Giannamore's design shows that a pool - potentially the most intrusive of landscaping elements can be integrated into natural terrain. This isn't design that imposes right-angle lines. Instead, the process starts with the rises and dips of the existing landscape, which suggests the shape of the pool. Lavish use is made of natural and simulated-natural materials, and special attention is paid to spots where water and landscape meet. Plants are allowed to spill over the pool's edge, further suggesting that the "pond" has been here all along. The atmosphere evokes a rich botanical garden with nooks for napping and meditating, a poolside patio for dining and entertaining and pea-gravel paths that meander through the foliage.

A pool's design and placement are critical, but ultimately it is the choice of pool and plant materials that make it a success. Here, a boulder interrupts the native granite edging, as though the pool was built around the rock. The pool itself, along with the 17-jet spa, is made of gunite - sprayed concrete - but finished with a blue-gray pebble texture that's reminiscent of a gravel stream bed. Vegetation tumbles down gentle slopes to the pool's edge, the effect, a result of Giannamore's collaboration with the project's landscape architect.

One of the project's most natural-looking elements was actually the most carefully engineered: the waterfall. As with the rest of the project, it started with a sketch. Then, a concrete armature was constructed to support layers of rocks and boulders, which were painstakingly positioned by hand.
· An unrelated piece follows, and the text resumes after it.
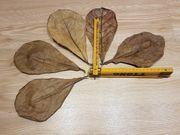 Seemandelbaumblätter Cattapa Leaves XL 25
Some of the rocks were then grooved and channeled, replicating centuries of erosion, to direct the water. Remote-controlled valves regulate the flow so the cascade can be dramatically frothy or serenely soothing.
Paths wander around and behind the pool to add depth to the landscape, and to give visitors a tour of the woodland. With their pea-gravel base, meandering route, and boulder-strewn edges, the paths recall the sensation of walking down a dry creek. Combined with the distant rushing of the waterfall, the walkways bring a subtle reminder of water into the surrounding gardens.